__WHAT IS NEEDED__
Starting at the line that contains "What is the" and continuing through the final row, rewrite those lines with "distance" swapped for "separation" and everything else unchanged. Leave the pictures out of the answer.

__INPUT DATA__
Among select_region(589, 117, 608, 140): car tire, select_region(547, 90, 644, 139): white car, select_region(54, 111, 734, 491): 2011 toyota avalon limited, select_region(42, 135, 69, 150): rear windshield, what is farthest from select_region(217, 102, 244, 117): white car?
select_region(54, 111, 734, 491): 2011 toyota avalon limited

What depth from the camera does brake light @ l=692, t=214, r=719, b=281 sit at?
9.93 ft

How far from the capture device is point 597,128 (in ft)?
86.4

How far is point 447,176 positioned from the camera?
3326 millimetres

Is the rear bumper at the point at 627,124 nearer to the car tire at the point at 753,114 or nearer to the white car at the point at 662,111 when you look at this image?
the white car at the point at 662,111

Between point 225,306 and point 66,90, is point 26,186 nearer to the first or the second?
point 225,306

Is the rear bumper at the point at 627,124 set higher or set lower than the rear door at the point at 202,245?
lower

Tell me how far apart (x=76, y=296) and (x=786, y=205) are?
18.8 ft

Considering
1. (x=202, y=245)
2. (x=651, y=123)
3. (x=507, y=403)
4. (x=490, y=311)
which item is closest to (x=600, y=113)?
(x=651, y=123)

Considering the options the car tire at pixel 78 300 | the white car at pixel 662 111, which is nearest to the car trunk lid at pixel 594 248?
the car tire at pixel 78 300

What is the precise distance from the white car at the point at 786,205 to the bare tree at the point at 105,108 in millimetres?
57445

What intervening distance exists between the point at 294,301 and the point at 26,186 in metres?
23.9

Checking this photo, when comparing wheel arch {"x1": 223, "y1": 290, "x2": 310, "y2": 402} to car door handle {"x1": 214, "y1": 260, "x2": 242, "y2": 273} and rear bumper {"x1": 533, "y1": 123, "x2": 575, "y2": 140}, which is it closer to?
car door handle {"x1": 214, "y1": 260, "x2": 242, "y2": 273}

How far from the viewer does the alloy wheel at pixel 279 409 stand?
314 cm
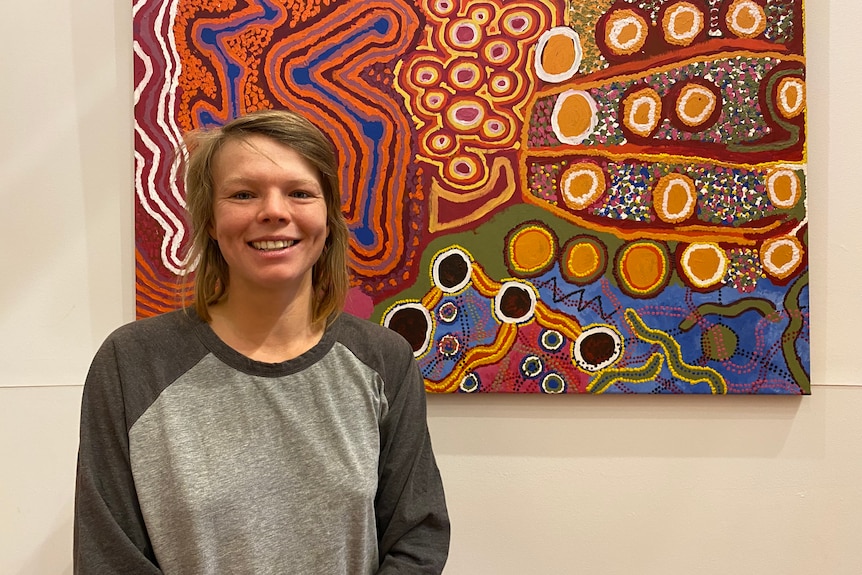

__RESPONSE TO THIS TASK__
What is the precise separation from the white car at the point at 786,205 to the bare tree at the point at 105,108 in millimetres?
57445

What intervening separation exists between the point at 294,301 and the point at 26,186 in metres?
23.9

Checking this photo, when comparing wheel arch {"x1": 223, "y1": 290, "x2": 310, "y2": 402} to car door handle {"x1": 214, "y1": 260, "x2": 242, "y2": 273} and rear bumper {"x1": 533, "y1": 123, "x2": 575, "y2": 140}, which is it closer to?
car door handle {"x1": 214, "y1": 260, "x2": 242, "y2": 273}

How far from the viewer does the alloy wheel at pixel 279 409 stand?
314 cm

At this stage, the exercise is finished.